NAIDOC Week is a national celebration of the history, culture and achievements of Aboriginal and Torres Strait Islander peoples and an opportunity for all Australians to deepen their knowledge and support for the continued cultural, spiritual and educational practices of Australia’s First Nations people.
This year’s NAIDOC Week theme is Always Was, Always Will Be, and to help celebrate we have invited a series of Indigenous creatives and community members to share their stories, artwork, music and dance through Kingston Arts’ Instagram and Facebook channels from the 8th – 15th of November.
Each day will be sure to bring something new and exciting so make sure you follow us at @Kingstonartsau on Instagram and Facebook.
The Deerimut Weelam Gathering Place was established in 2017 for Kingston's Aboriginal and Torres Strait Islander community to gather, meet and celebrate its rich, historic culture. A Gathering Place is a culturally safe environment for Aboriginal and Torres Strait Islander people to gather, meet and to establish a connection to each other and local culture. This space provides an opportunity for the development of community led and driven cultural programs which will enhance cultural identity, social inclusion and improved health and wellbeing.
Kait James is a proud Wadawurrung woman and visual artist, living and working in Melbourne, on Wurundjeri Country. Kait obtained a Bachelor of Media Arts (Photography) from RMIT University in 2001 but only recently returned to making Art through her love of culture, textiles and colour. Through the use of contemporary embroidery, humour and vivid colours, Kait addresses the way white western culture has dominated Australia’s history, how Australia and the world perceives our First Nations’ People. In 2019, Kait was awarded the Craft Victoria Emerging Artist Award and the Lendlease Reconciliation Award at the Koorie Heritage Trust.
Steve Rhall is a post-conceptual artist operating from a First Nation, white-passing, cis male, neurodivergent positionality. Rhall's interdisciplinary practice responds to the intersectionality of First Nation art practice and the Western art canon with particular interest in art’s presentation and encounter. He interrogates modes of representation, classification and hierarchy using a broad range of interventions including installation, performance, process led methodologies, curatorial projects, sculpture and ‘public’ art. Rhall exhibits internationally, lectures at the Victorian College of the Arts, is a PhD candidate at Monash University on Birrarung-ga land (Melbourne, Australia).
Amala Groom is a Wiradyuri conceptual artist whose practice, as the performance of her cultural sovereignty, is informed and driven by First Nations epistemologies, ontologies and methodologies. Her work, a form of passionate activism, presents acute and incisive commentary on contemporary socio-political issues. Articulated across diverse media, Groom’s work often subverts and unsettles western iconographies to enunciate Aboriginal stories, experiences and histories, and to interrogate and undermine the legacy of colonialism. Informed by extensive archival, legislative and first-person research, Groom’s work is socially engaged, speaking truth to take a stand against hypocrisy, prejudice, violence and injustice.

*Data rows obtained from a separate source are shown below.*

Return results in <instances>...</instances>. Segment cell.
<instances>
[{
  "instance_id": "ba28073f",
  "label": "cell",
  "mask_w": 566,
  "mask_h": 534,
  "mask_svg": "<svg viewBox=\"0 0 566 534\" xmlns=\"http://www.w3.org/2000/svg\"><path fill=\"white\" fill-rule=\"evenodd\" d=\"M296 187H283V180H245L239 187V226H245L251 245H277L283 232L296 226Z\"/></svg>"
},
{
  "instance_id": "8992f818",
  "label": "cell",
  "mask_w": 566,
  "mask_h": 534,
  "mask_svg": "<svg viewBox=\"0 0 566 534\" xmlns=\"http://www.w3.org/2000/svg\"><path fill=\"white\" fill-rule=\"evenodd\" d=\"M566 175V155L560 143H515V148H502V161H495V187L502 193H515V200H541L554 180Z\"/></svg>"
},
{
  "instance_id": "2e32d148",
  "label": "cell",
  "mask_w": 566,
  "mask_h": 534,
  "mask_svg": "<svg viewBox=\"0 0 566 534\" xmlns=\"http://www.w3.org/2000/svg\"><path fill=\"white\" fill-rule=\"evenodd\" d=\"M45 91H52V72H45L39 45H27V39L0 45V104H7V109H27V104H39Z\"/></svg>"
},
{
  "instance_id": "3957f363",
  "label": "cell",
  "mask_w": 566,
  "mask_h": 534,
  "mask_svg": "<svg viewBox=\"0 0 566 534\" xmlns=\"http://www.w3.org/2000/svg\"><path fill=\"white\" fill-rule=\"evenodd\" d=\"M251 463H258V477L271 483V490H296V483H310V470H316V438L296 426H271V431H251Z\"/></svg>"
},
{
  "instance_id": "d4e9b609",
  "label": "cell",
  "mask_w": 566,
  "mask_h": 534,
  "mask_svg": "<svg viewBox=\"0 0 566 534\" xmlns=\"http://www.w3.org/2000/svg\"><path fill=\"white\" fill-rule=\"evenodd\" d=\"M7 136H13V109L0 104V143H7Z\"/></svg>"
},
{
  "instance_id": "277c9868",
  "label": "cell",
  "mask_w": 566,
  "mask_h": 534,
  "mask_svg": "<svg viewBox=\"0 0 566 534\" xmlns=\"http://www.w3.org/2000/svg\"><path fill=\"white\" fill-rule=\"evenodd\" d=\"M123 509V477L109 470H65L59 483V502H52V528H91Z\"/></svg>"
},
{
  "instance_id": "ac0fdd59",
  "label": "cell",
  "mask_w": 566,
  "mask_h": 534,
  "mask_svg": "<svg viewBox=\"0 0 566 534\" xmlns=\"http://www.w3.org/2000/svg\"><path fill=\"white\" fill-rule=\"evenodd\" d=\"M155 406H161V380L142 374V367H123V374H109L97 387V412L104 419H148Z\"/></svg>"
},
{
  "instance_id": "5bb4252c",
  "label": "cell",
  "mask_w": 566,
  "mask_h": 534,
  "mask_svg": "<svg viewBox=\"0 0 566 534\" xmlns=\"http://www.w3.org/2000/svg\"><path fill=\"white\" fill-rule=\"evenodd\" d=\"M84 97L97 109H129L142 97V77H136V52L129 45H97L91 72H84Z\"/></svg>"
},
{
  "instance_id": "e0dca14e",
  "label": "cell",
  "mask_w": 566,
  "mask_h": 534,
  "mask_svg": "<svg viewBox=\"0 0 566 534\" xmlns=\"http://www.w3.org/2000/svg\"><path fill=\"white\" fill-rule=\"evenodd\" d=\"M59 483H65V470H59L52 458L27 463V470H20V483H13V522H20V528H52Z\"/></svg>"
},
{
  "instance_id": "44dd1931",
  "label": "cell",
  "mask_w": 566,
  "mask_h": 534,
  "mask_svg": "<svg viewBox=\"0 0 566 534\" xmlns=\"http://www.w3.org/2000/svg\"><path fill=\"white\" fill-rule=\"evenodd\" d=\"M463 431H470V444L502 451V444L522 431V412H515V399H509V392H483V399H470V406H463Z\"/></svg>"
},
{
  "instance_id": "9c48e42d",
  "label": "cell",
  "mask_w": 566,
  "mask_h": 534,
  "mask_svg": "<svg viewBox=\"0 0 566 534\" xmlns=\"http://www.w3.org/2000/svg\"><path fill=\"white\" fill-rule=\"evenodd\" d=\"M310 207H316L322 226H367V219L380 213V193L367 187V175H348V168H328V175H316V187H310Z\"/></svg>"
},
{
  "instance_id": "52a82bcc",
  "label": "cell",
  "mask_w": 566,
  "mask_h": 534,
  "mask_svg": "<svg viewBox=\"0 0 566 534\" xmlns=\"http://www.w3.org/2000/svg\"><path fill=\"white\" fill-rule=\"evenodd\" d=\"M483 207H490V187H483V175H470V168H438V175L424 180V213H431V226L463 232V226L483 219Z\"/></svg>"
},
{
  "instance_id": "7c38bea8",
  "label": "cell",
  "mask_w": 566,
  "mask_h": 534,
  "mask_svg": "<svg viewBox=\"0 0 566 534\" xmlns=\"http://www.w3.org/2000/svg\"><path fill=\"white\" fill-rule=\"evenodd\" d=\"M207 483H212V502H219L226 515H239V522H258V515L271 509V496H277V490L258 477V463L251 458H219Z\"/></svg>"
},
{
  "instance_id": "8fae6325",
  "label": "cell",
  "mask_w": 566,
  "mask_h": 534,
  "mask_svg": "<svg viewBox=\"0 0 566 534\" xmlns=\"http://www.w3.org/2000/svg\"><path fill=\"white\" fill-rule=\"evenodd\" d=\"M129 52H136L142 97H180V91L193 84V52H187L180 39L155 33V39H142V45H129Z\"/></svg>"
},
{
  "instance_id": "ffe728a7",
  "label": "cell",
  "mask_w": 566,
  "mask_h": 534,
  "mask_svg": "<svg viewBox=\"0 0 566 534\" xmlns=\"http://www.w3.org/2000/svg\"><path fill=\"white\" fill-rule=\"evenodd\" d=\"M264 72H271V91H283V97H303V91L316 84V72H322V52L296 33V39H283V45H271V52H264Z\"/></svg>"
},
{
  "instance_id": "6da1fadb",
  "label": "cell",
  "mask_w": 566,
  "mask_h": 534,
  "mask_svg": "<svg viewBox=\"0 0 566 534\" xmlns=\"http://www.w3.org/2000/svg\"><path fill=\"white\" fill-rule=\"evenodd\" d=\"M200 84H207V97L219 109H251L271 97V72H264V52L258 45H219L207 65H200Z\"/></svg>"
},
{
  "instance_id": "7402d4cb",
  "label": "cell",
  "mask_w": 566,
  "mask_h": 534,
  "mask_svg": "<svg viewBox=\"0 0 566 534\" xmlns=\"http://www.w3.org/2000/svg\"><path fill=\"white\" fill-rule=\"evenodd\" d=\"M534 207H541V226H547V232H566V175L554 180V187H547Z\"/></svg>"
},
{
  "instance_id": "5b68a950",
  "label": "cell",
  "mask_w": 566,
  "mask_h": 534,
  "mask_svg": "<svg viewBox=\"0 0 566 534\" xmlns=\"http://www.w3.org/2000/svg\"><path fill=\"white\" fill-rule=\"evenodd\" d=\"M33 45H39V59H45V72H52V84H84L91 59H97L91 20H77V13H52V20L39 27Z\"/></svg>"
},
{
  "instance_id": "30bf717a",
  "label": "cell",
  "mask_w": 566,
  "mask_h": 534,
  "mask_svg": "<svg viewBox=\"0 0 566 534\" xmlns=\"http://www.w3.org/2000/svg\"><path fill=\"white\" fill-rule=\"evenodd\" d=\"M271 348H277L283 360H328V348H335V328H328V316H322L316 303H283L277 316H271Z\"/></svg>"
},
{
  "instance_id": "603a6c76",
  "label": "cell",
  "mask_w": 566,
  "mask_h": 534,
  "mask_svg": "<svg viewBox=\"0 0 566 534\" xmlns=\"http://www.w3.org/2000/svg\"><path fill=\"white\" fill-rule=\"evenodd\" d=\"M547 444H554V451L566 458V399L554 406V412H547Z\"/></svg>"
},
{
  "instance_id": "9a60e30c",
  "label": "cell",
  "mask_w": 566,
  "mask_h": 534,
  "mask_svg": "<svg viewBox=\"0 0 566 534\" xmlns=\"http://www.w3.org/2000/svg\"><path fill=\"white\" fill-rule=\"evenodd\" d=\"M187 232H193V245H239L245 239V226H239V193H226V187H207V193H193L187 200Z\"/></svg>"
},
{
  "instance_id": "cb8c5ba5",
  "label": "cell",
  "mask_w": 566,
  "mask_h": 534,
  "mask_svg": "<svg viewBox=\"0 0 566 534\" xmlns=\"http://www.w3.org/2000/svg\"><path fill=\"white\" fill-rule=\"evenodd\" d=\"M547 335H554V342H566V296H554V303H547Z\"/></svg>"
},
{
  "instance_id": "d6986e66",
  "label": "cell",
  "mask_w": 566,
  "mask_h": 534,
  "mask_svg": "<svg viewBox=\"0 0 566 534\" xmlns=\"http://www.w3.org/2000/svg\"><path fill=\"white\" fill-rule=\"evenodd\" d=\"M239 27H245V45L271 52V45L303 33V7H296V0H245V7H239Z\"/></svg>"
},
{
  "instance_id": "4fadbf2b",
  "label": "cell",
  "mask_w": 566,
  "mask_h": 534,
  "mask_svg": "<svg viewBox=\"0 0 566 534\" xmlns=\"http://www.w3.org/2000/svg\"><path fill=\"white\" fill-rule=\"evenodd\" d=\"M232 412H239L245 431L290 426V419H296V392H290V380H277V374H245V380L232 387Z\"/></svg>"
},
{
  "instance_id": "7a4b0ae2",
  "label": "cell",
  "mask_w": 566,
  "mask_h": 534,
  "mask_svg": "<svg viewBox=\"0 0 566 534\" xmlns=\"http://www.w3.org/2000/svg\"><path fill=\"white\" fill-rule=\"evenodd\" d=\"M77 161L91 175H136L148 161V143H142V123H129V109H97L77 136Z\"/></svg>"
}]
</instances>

Ngardang Girri Kalat Mimini means Mother Daughter Aunty Sister in the languages of the founding members. We are a Victorian Indigenous women’s and trans diverse arts collective. We aim to support Indigenous artists in Victoria by creating cultural, spiritual and professional supports and opportunities. We are passionate about celebrating the uniqueness of Victorian Indigenous Arts and Culture through our arts and knowledge. As a collective we engage in a range of activities including art making, design, cultural workshops and education, Indigenous arts retreats, festivals and conferences. We are always welcoming of new artists and are open to working with other people and organisations to celebrate Victorian Aboriginal Women and trans diverse artists. We acknowledge the Traditional Owners of the lands we work on. We honour our own ancestors, in particular our Matriarchs, who have come before us.
Indigenous Hip Hop Projects (IHHP) is a unique team of talented artists in all elements of hip hop, media, entertainment and performing arts, who have been working extensively in Indigenous communities around Australia since 2005. Specialising in week long intensive projects in Dance, Music, Film, Art and Culture.
Isaiah Firebrace hails from just outside Melbourne, along the banks of the Murray River. Isaiah first stepped into the spotlight in 2016 when he was crowned winner of the eighth season of The X Factor Australia. Since then he’s grabbed global attention for his #1 single ‘It's Gotta Be You’, which is now certified Platinum in Australia, 2 x Platinum in Sweden, Gold in Norway and Gold in Denmark. 2017 was a big year for Isaiah; he performed in the 2017 Eurovision Song Contest Grand Final with his single ‘Don’t Come Easy’, toured nationally with his friend & mentor Jessica Mauboy, and completed his first European press junket with stops across Scandinavia, the U.K., Belgium, and France. Isaiah’s music has been streamed over 200 million times worldwide.